YANQ (yet another newbie question): "string"[0.."e"]
basi
Is there a way to say in Ruby:
"astring"[0../r/] #"ast"
"astring"[/ast/..-1] #"ring"
In other words, indexing using a "pattern".
Thanks,
basi
Joel VanderWerf
You just have to tinker with the pattern a bit:
"astring"[/.*?(?=r)/] # ==> "ast"
"astring"[/ast(.*)/, 1] # ==> "ring"
The (?=r) is a lookahead operator that matches but does not consume
characters. The numerical argument n=1 in the second example indicates
that #[] should return the value of the n-th capture
--
vjoel : Joel VanderWerf : path berkeley edu : 510 665 3407
William James
"astring"[/.*?(?=r)/] --> "ast"
"astring"[/(.*?)r/,1] --> "ast"
"astring"[/ast(.*)/,1] --> "ring"
basi
I didn't think this was possible and I'm glad I asked. I'm impressed!
Thanks for the help.
basi
Vance Heron
I can't do it with a literal string, but think
this is close.
irb(main):004:0> irb
irb#1(main):001:0> s = 'astring'
=> "astring"
irb#1(main):002:0> s[0..s.index('r')]
=> "astr"
irb#1(main):003:0> s[s.index('ast')..-1]
=> "astring"
irb#1(main):004:0> s[s.index('rin')..-1]
=> "ring"
Note that the index for 'ast' is really 0,
so [/ast/..-1] turns into [0..-1].

● **Required task 1**
In the Ruby string-indexing thread, what does the (?=r) lookahead operator do?
● **Required task 2**
Carry on the Ruby string-indexing thread from where it stops.

Data items
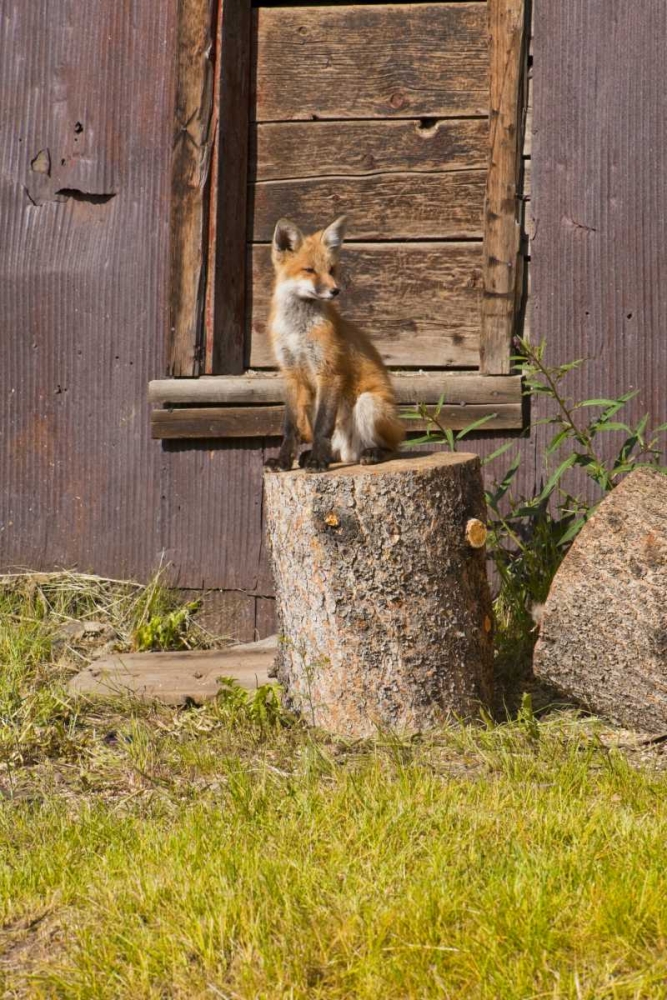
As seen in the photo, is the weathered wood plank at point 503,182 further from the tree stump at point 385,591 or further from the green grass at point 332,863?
the green grass at point 332,863

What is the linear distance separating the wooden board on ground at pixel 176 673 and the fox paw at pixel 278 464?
3.19 ft

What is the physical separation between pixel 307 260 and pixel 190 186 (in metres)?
1.45

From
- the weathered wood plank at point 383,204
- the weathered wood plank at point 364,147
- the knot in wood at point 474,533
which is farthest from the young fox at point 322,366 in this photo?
the weathered wood plank at point 364,147

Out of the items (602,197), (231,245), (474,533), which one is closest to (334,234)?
(231,245)

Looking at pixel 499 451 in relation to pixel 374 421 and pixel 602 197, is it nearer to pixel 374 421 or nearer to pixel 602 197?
pixel 374 421

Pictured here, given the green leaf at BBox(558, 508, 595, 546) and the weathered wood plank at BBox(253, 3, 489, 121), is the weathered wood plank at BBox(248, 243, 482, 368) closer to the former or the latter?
the weathered wood plank at BBox(253, 3, 489, 121)

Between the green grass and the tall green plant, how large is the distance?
0.96m

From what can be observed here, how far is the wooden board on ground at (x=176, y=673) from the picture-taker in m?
5.13

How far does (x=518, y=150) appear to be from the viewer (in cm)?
593

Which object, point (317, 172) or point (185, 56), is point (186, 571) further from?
point (185, 56)

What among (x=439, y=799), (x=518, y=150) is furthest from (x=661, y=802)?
(x=518, y=150)

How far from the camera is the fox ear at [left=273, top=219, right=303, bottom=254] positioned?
16.6 ft

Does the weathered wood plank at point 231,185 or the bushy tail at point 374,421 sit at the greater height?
the weathered wood plank at point 231,185

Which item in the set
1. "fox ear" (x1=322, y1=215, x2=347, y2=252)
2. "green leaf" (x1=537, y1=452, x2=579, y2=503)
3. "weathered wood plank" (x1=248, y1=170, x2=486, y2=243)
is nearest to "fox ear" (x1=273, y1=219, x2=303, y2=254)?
"fox ear" (x1=322, y1=215, x2=347, y2=252)
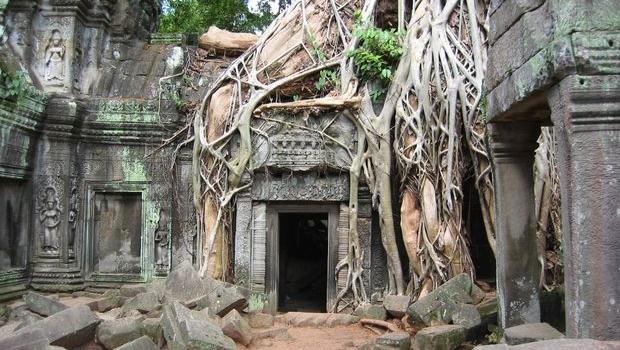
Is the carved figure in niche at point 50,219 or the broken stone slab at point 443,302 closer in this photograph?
the broken stone slab at point 443,302

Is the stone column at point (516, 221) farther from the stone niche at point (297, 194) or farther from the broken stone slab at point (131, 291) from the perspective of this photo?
the broken stone slab at point (131, 291)

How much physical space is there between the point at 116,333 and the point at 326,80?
3.97 metres

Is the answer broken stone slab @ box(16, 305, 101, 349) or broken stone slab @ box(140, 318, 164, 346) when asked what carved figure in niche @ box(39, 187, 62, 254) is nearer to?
broken stone slab @ box(16, 305, 101, 349)

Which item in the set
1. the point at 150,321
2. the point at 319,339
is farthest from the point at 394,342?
the point at 150,321

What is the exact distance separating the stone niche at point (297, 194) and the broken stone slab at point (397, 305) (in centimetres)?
→ 68

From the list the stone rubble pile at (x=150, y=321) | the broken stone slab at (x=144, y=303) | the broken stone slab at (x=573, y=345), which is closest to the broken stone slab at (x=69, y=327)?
the stone rubble pile at (x=150, y=321)

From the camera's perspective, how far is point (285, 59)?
24.5 ft

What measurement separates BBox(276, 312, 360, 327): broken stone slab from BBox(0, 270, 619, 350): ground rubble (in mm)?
10

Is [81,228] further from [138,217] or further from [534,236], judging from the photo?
[534,236]

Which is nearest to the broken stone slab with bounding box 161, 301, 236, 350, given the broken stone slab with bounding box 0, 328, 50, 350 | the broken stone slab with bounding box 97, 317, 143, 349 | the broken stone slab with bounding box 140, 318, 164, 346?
the broken stone slab with bounding box 140, 318, 164, 346

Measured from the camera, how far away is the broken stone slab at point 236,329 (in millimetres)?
4941

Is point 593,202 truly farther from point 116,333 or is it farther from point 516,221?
point 116,333

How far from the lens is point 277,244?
6.88m

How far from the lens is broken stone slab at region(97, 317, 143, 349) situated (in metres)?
4.59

● **Final result 1**
It matches but does not consume characters.

● **Final result 2**
HTH,
Vance
Robert Klemme
Interestingly nobody seems to care to anchor the expression at the beginning
of the string. Here are other variants that do this
>> "astring"[/\A[^r]*/]
=> "ast"
>> "astring"[/\A.*?(?=r)/]
=> "ast"
>> "astring".match(/\A.*?(?=r)/)[0]
=> "ast"
Kind regards
robert
basi
basic Ruby constructs. Well within the color of my Ruby belt at this
point. I'll try it.
Though I will keep in mind the regex-based solution suggested above, as
an example of what can be done for when the pattern gets complex.
Thanks all.
basi
William James
basi wrote:
> Hello,
>
> Is there a way to say in Ruby:
>
> "astring"[0../r/] #"ast"
> "astring"[/ast/..-1] #"ring"
Another approach is to remove what you don't want:
"astring".sub(/r.*/,'') --> "ast"
"astring".sub(/^ast/,'') --> "ring"